Cumulatively, there were 993 indels (921 deletions and 72 insertions) in E. coli and 227 indels (70 deletions and 157 insertions) in Buchnera, yielding rates of 1.7 × 10−5 and 3.1 × 10−5 indels per transcribed nucleotide, respectively. The transcription error rates for indels were several-fold lower, but within the same order of magnitude as the transcription error rate for base substitutions reported for E. coli and Buchnera (4), yielding overall transcription error rates of nearly 10−4 per transcribed nucleotide. Given an average gene length in bacteria of 103 bp, this indicates that 1 in 10 transcripts have some type of transcription error. Such high rates can be tolerated because transcription errors, in contrast to replication errors, are ephemeral and usually affect only a very small fraction of the proteins produced from a given locus; additionally, there are mechanisms to refold and remove damaged proteins (12, 23, 24). The strong mutational bias of Buchnera toward A+T promotes the occurrence of long homopolymeric tracts, which experience frequent indels during replication, giving rise to pseudogenes (25, 26). It has been proposed that transcription indels might serve to correct these frameshifted pseudogenes (26); however, we detected no cases where a transcription error restored a reading frame.

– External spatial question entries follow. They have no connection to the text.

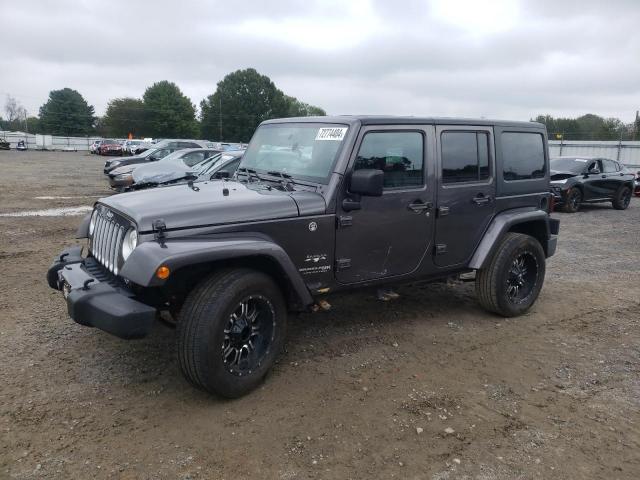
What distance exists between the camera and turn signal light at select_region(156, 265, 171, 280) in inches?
121

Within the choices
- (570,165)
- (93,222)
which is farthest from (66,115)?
(93,222)

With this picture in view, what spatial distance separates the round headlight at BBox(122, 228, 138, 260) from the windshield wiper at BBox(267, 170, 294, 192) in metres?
1.22

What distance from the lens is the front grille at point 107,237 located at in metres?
3.66

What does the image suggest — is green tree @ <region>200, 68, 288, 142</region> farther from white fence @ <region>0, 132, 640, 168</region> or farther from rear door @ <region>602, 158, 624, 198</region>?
rear door @ <region>602, 158, 624, 198</region>

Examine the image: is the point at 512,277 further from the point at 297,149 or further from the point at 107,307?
the point at 107,307

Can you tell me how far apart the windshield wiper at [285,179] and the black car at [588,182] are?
12.0 meters

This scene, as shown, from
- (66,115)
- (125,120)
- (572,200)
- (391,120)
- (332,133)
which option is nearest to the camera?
(332,133)

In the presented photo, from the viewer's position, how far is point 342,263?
4.12 metres

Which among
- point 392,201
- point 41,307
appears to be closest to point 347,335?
point 392,201

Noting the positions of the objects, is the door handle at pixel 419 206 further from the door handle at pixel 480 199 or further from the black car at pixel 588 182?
the black car at pixel 588 182

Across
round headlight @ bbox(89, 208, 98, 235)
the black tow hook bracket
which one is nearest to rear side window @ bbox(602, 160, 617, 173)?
round headlight @ bbox(89, 208, 98, 235)

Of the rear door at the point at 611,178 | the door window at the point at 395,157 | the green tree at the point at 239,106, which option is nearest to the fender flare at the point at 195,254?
the door window at the point at 395,157

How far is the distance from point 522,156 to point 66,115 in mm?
92957

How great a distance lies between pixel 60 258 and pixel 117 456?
1.86 m
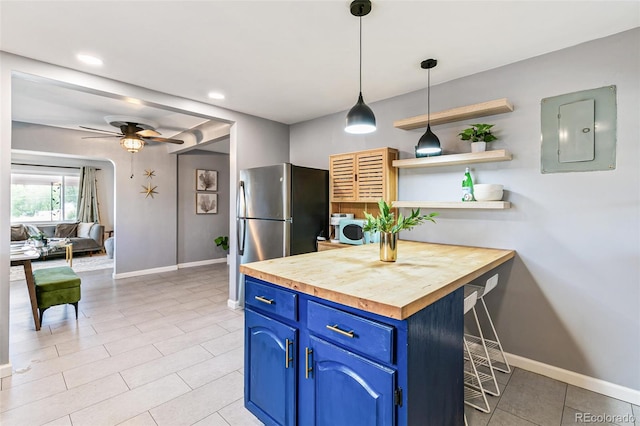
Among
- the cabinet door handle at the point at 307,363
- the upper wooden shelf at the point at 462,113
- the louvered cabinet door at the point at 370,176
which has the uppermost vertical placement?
the upper wooden shelf at the point at 462,113

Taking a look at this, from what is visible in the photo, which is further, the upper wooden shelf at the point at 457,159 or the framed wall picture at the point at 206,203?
the framed wall picture at the point at 206,203

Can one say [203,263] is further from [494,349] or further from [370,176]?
[494,349]

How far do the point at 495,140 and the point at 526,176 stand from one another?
406mm

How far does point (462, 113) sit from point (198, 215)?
5.78 meters

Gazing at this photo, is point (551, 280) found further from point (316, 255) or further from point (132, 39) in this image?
point (132, 39)

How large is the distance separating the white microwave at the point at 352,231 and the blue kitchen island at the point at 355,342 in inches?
52.5

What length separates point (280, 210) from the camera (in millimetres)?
3469

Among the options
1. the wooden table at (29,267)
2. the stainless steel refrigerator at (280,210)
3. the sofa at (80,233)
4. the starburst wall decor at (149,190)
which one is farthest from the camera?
the sofa at (80,233)

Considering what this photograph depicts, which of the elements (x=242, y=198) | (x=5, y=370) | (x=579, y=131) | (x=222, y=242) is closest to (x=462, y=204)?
(x=579, y=131)

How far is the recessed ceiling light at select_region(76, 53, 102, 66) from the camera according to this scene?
2.47 metres

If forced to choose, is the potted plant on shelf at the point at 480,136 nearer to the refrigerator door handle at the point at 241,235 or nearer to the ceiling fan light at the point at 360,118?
the ceiling fan light at the point at 360,118

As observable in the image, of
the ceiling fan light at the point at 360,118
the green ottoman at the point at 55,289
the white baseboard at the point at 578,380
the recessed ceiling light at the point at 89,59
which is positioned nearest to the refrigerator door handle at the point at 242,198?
the recessed ceiling light at the point at 89,59

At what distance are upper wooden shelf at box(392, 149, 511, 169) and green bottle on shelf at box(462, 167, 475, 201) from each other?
13 centimetres

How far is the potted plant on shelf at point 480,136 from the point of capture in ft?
8.46
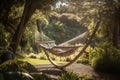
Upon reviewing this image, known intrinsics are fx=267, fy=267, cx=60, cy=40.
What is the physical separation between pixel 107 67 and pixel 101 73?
1.13ft

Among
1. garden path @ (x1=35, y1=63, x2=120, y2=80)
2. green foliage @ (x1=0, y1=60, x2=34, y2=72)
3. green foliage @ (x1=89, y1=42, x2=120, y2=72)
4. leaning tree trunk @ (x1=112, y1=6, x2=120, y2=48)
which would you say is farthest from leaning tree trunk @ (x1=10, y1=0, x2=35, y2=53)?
green foliage @ (x1=0, y1=60, x2=34, y2=72)

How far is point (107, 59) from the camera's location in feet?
28.4

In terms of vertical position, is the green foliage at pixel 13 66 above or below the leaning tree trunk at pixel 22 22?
below

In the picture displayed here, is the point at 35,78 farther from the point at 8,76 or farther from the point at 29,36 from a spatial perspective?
the point at 29,36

Based on early models of transcription slippage, previous assays of transcription indels were designed to detect errors occurring in homopolymeric runs. With respect to transcription insertions, our results largely corroborate prior findings, because our genome-wide approach showed that in both E. coli and Buchnera, a majority of transcription insertions involve the addition of a single base into homopolymeric runs of either A or T (17–20). Those few insertions (18 in E. coli, 3 in Buchnera) that occurred in nonhomopolymeric sequences—errors that were previously never assayed—mostly involved duplications of the preceding nucleotide, suggesting that virtually all transcription insertions, whether in homopolymers or not, are caused by retranscription after an event of backward slippage.
In contrast to transcription insertions, most transcription deletions occurred in sequences that are more complex and were therefore missed by previous assays, which focused solely on transcription errors in homopolymeric runs. Only 15 (21%) transcription deletions in Buchnera were initiated within uninterrupted homopolymeric runs, and only 3 (less than 1%) transcription deletions in E. coli were initiated within uninterrupted homopolymeric runs, a difference likely attributable to the very high incidence of homopolymeric runs in Buchnera.
Although the relatively high frequencies of transcription errors compared to replication errors imply that transcription errors are generally of little consequence to cellular fitness, we detected a 3-nt periodicity in deletions of 6 or fewer nucleotides in E. coli, suggesting that selection serves to avoid or eliminate frameshifting deletions. Transcription deletions are common in E. coli, and these ≤6-nt deletions comprise 58% of all deletions in E. coli, so it possible that they occur at frequencies high enough to impact fitness. Despite similarities in the rates of transcription deletions in E. coli and Buchnera, the periodicity in transcription deletions was not apparent in Buchnera, most likely because selection is less effective due to the small effective population sizes.
Knowledge of the full scope of transcription errors provides several insights into the mechanisms by which transcription indels arise. In brief, most deletions were greater than 1 nucleotide in length, whereas most insertions were 1 nucleotide in length, arising from the backward slippage of the elongation complex by only 1 base before transcription resumes (Fig. 1). Because multiple elongation complexes can transcribe genes in arrays (27, 28), it is possible that once the nascent transcript loses register with the DNA template and the elongation complex slips backwards, upstream elongation complexes push the slipped elongation complex forward, thereby limiting how far back it can slip. Since the vast majority of deletions are greater than 1 nucleotide in length (Fig. 1C), following this scenario, it appears that the upstream elongation complexes can propel the slipping elongation complex, causing it to skip forward several nucleotides.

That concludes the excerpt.